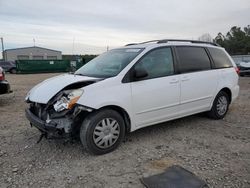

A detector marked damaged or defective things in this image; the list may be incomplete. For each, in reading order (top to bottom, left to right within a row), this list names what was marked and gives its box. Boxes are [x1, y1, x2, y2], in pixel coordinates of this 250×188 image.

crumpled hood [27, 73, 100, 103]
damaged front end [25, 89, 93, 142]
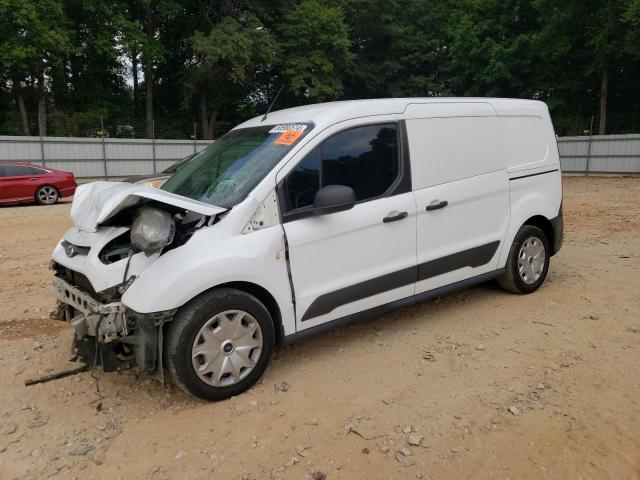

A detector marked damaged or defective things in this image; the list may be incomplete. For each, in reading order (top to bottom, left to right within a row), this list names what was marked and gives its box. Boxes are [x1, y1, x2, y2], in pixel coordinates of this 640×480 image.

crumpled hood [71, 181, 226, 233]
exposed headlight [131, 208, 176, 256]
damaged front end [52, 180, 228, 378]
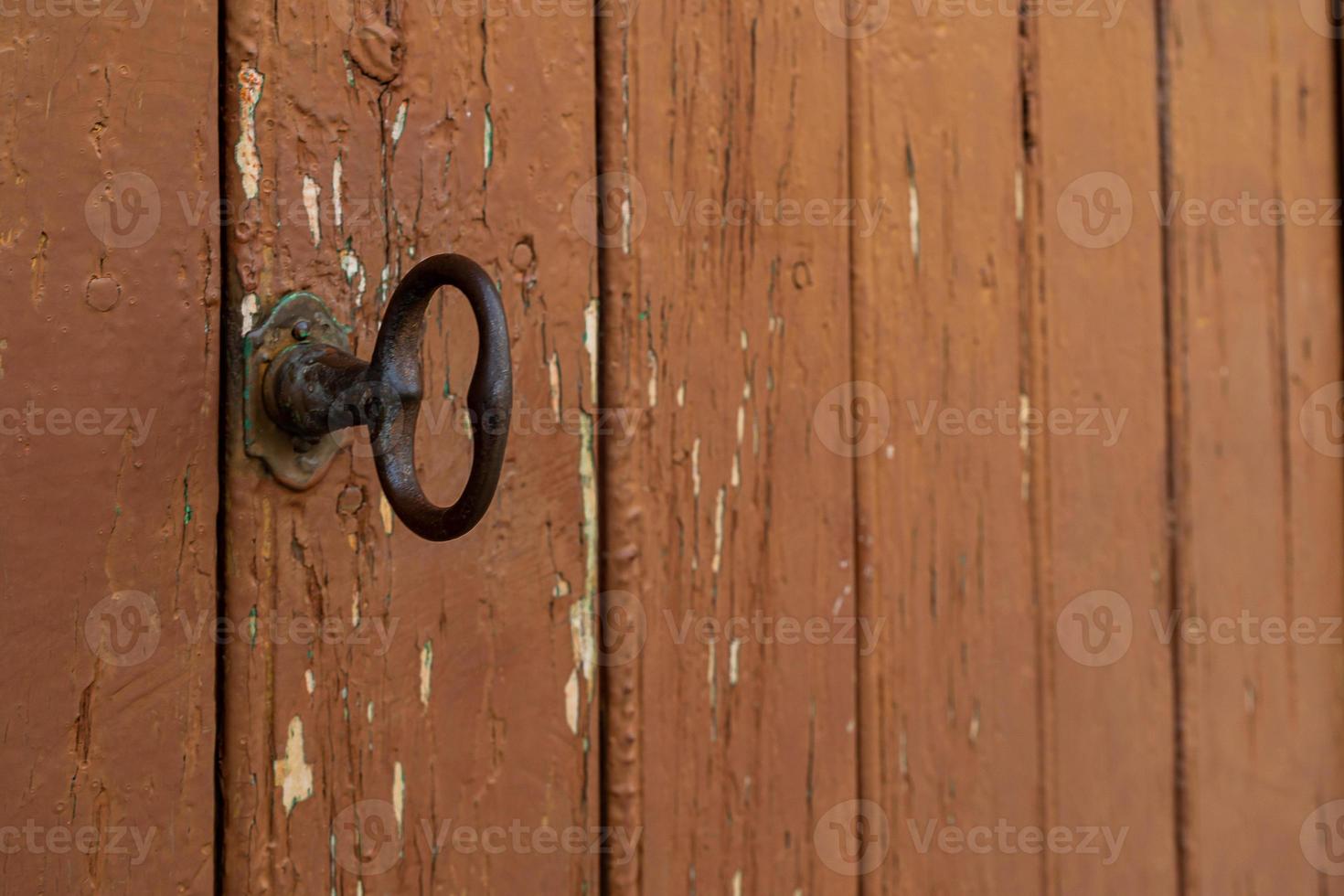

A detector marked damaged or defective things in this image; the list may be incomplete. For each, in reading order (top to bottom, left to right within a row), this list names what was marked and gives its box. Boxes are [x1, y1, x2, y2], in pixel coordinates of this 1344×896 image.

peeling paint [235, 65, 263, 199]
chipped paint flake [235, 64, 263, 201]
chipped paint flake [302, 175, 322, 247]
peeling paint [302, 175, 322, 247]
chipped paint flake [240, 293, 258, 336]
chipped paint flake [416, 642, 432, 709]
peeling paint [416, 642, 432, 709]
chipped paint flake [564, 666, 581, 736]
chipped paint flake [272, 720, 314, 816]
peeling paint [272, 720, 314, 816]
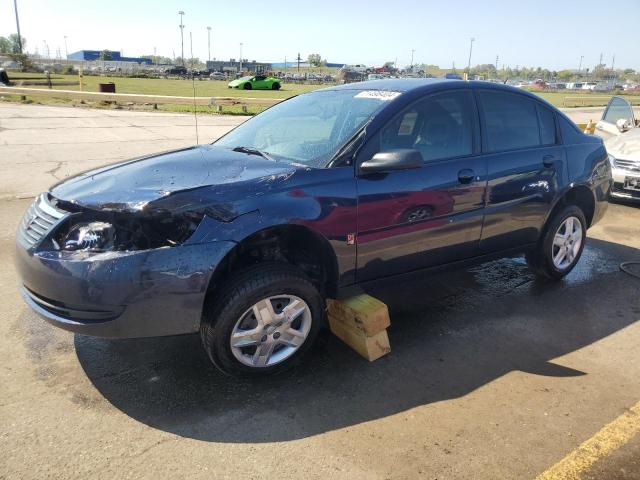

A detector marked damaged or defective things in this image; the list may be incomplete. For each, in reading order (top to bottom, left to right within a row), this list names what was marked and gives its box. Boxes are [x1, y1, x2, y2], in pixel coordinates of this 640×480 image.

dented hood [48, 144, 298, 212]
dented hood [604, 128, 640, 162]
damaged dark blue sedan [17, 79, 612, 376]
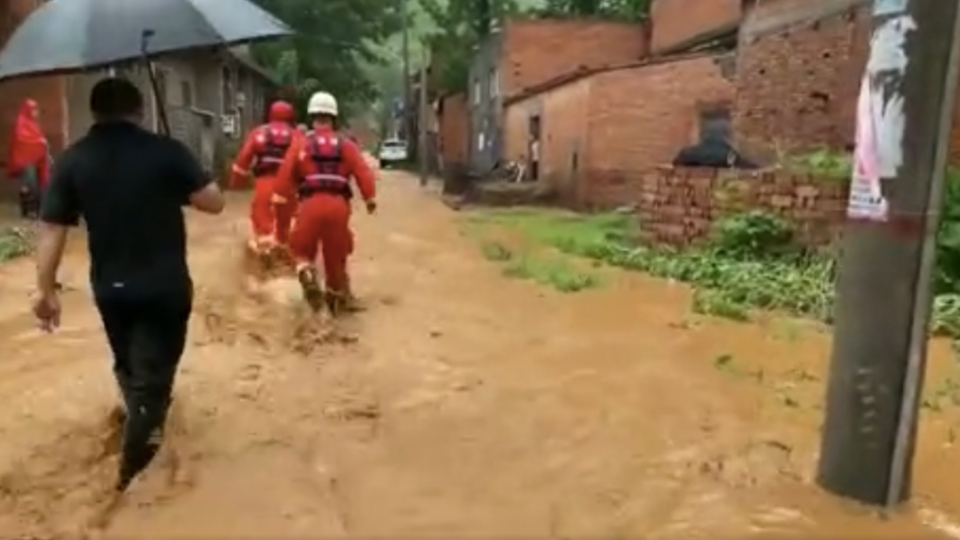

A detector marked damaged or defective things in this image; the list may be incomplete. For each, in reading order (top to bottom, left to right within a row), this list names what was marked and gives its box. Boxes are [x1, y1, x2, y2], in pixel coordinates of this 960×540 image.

---

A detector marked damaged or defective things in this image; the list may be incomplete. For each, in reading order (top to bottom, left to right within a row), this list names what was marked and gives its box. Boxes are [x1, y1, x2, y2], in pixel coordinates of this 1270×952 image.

==

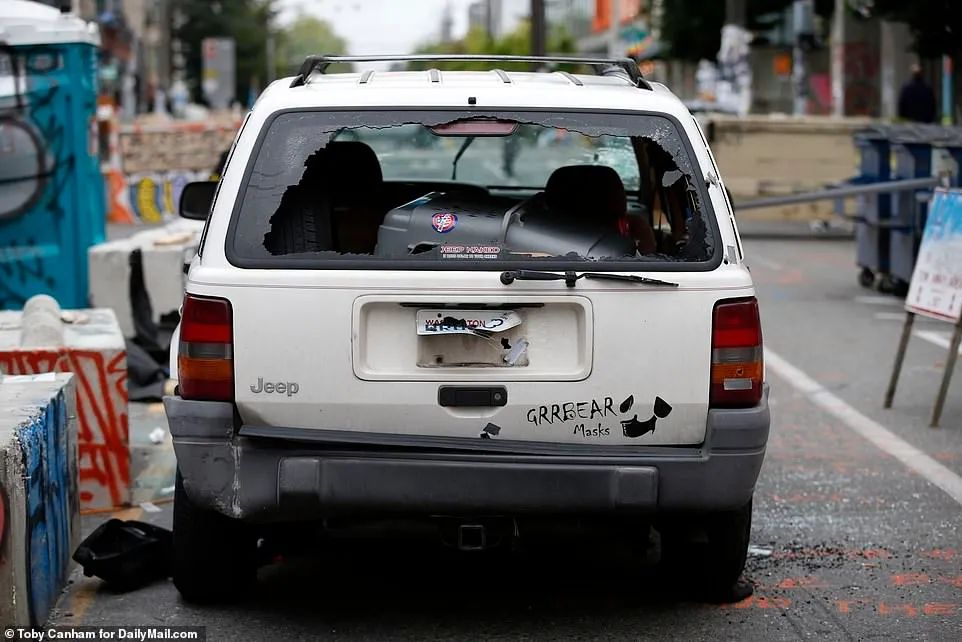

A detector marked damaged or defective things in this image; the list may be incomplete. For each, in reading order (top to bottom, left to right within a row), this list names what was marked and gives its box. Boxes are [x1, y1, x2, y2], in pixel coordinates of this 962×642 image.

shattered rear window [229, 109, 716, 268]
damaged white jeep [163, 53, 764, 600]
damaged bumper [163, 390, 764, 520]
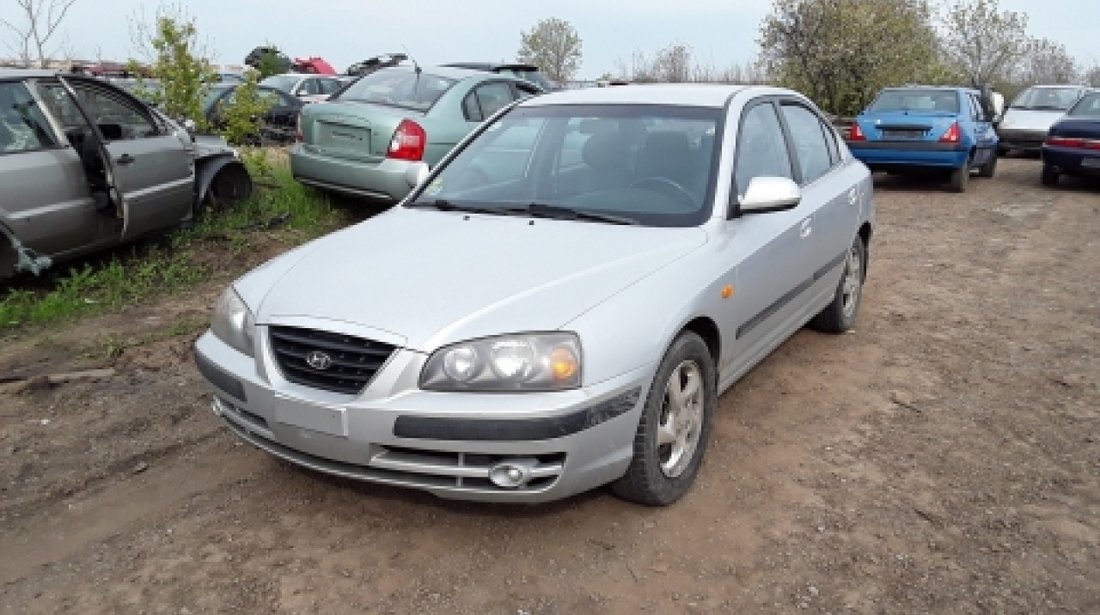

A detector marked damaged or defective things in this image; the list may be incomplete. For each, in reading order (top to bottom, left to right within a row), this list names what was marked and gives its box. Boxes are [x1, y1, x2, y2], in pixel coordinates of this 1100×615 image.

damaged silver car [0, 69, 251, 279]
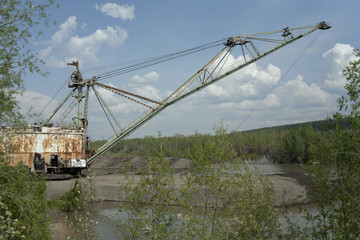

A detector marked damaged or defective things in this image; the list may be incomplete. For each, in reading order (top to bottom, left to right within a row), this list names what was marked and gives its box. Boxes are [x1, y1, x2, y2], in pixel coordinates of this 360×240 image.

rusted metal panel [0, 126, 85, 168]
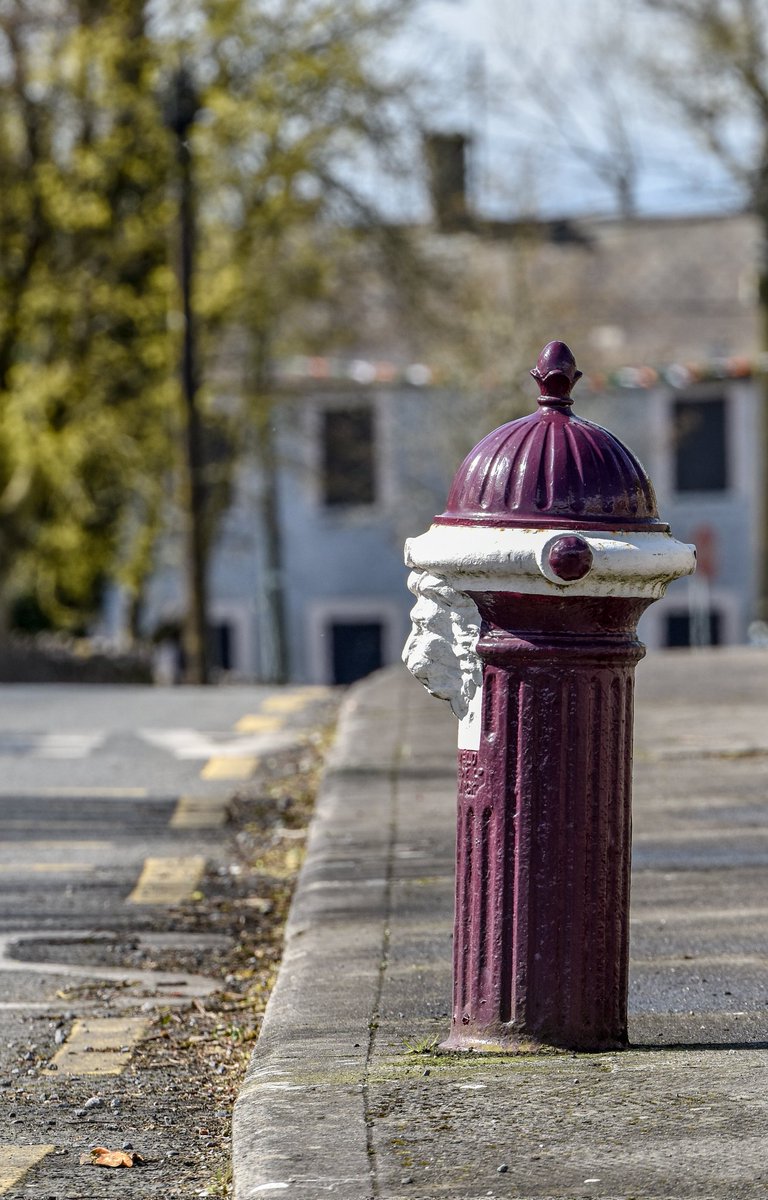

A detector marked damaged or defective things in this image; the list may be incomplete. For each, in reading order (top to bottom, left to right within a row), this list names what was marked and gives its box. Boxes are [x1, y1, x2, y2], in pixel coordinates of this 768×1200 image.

(Task item)
What you write must match the listing exactly, from the line with "this 1100×615 image." up to and including the line with "this 768×1200 image.". Pictures stay out.

(Answer space)
A detector marked damaged or defective things in this image; the list may be incomplete. For each, in reading order (top to bottom, left to right within a row), this list names what was marked and gives its box. Boxes are [x1, y1, x2, y2], in pixel coordinates of this 1100×615 image.

damaged silver car [0, 69, 251, 279]

A detector marked damaged or defective things in this image; the list may be incomplete. For each, in reading order (top to bottom, left to right within a row), this list names what was marked and gives its box. Boxes are [x1, y1, x2, y2], in pixel coordinates of this 360×240 image.

rusted metal panel [0, 126, 85, 168]

A detector marked damaged or defective things in this image; the list may be incomplete. For each, in reading order (top to bottom, left to right within a row), this list names what was marked and gives its box. Boxes are [x1, y1, x2, y2], in pixel coordinates of this 768×1200 image.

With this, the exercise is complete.